My latest COVID headlines are
- There is no evidence that chloroquine or hydroxychloroquine work in COVID cases . There is lots of evidence that around 30% of patients given hydroxychloroquine develop cardiological problems and a greater proportion of treated patients die.
- Remdesivir looks likely to be an effective treatment in some cases - trial information coming through seems to indicate that at the very least it reduces time on ventilation and reduces mortality . Whether this will translate into a massive benefit for populations remains to be seen.
- Tocilizumab seems to be effective in some cases where "cytokine storm" is prevalent.
- I am told that in Italy everyone that walks through a hospital door with suspected COVID is immediately given a COX2 anti-inflammatory ( eg Celebrex ) and antibiotic plus high concentration / low pressure oxygen. However we have been warned by SAGE that anti-inflammatory medications can mask symptoms of severe infection so perhaps not such a good idea after all?
- There are a large number of trials going on which are attempting to fill in gaps in the science of COVID - what works, at what stage in the disease the treatment should be employed, how much and for how long ? The outcomes are going to be vital in the future management of coronavirus as we begin to release from lockdown and isolation
- Vaccination - in my opinion this is the only hope for return to work and normal social behaviour. But, even if the vaccines that they are working on in Oxford and Imperial are effective and safe we will have to wait for the outcome of small initial cohort trials. They won't be completed until October at the very earliest. Then commercial manufacture has to be geared up followed by distribution to healthcare professionals and then dissemination to the general population . It will be at least a year before we see the benefit and if the vaccine works several more years before we can say for sure that we have COVID-19 under control. Meanwhile we must learn how to live and return to work with it and pray that our boffins come up with a viable immunisation.

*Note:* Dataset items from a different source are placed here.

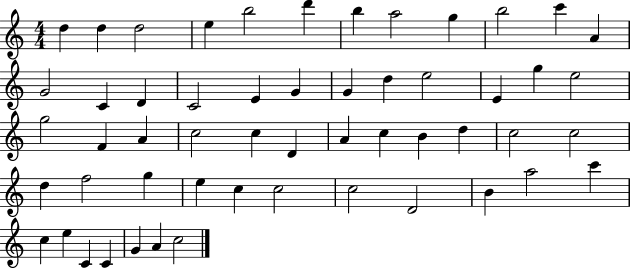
D5/q D5/q D5/h E5/q B5/h D6/q B5/q A5/h G5/q B5/h C6/q A4/q G4/h C4/q D4/q C4/h E4/q G4/q G4/q D5/q E5/h E4/q G5/q E5/h G5/h F4/q A4/q C5/h C5/q D4/q A4/q C5/q B4/q D5/q C5/h C5/h D5/q F5/h G5/q E5/q C5/q C5/h C5/h D4/h B4/q A5/h C6/q C5/q E5/q C4/q C4/q G4/q A4/q C5/h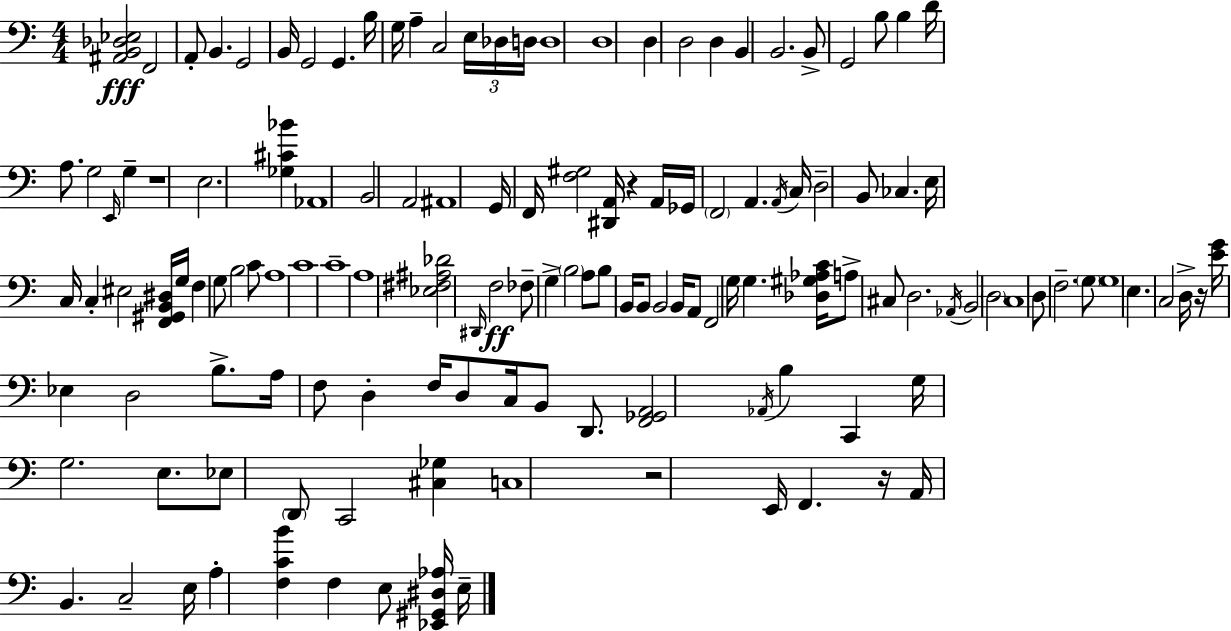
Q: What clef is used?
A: bass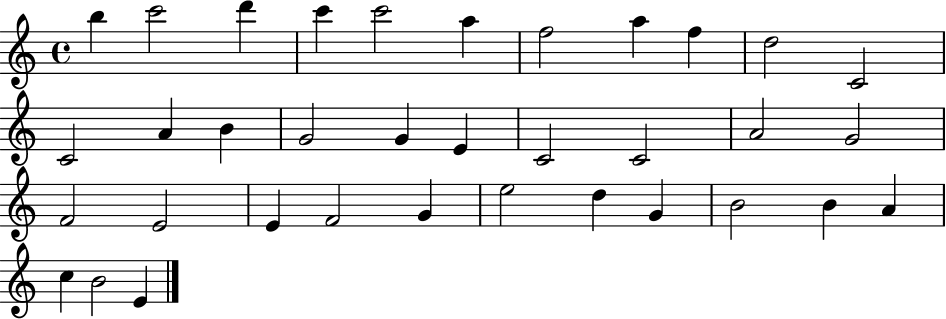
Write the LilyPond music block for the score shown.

{
  \clef treble
  \time 4/4
  \defaultTimeSignature
  \key c \major
  b''4 c'''2 d'''4 | c'''4 c'''2 a''4 | f''2 a''4 f''4 | d''2 c'2 | \break c'2 a'4 b'4 | g'2 g'4 e'4 | c'2 c'2 | a'2 g'2 | \break f'2 e'2 | e'4 f'2 g'4 | e''2 d''4 g'4 | b'2 b'4 a'4 | \break c''4 b'2 e'4 | \bar "|."
}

- We will learn to live with COVID with the help of antibody testing . Again , there are large gaps in the science but I think we will show that once you have had it you won`t get it again . I`m less sure that we will show that once you have had it you are no longer infectious to others that have no antibodies . My guess is that many people who successfully isolate and do not get COVID and so do not have antibodies ( that`s probably the majority of us ) will live in fear that when we start to go back to work , mingle with friends and family and use public transport we will be sitting targets for COVID . I have no idea how this will be managed until we get a vaccine. I suppose with mass testing, us "COVID virgins" will be able to ask the person we are meeting if they have antibodies or not - if they do they are most likely safe and if they don't it's on with the PPE . If one tests positive for antibody then there is at least some small reassurance that we might be safe from future infection. In China that is more or less what's happening now. However the practical difficulty of running a traffic light warning system for all citizens is fraught with dangers and complications especially in a liberal democracy like ours.
- I am currently exploring the availability of a kit but as ever I need to be sure myself that the results are reliable. Even the highly sensitive and highly specific PCR swabs for COVID-19 antigen that patients , healthcare workers and social care workers are getting ( now up to 70 thousand tests a day ) are not anywhere near 100% reliable. Blood tests are even less reliable and our scientific leaders have not recommended any test brand yet. I find it difficult to believe that there is no such reliable test available from Germany or South Korea but we are told that it is so. Therefore, if anyone decides to get a blood test done please be aware of the limitations . If you want to discuss your results with me I am available for consultation. I hope to be doing my own tests when 120 Harley Street reopens. This will signal the beginning of the end of lockdown but there will be no return to "normal" for a long time.
I hope you find this interesting and useful.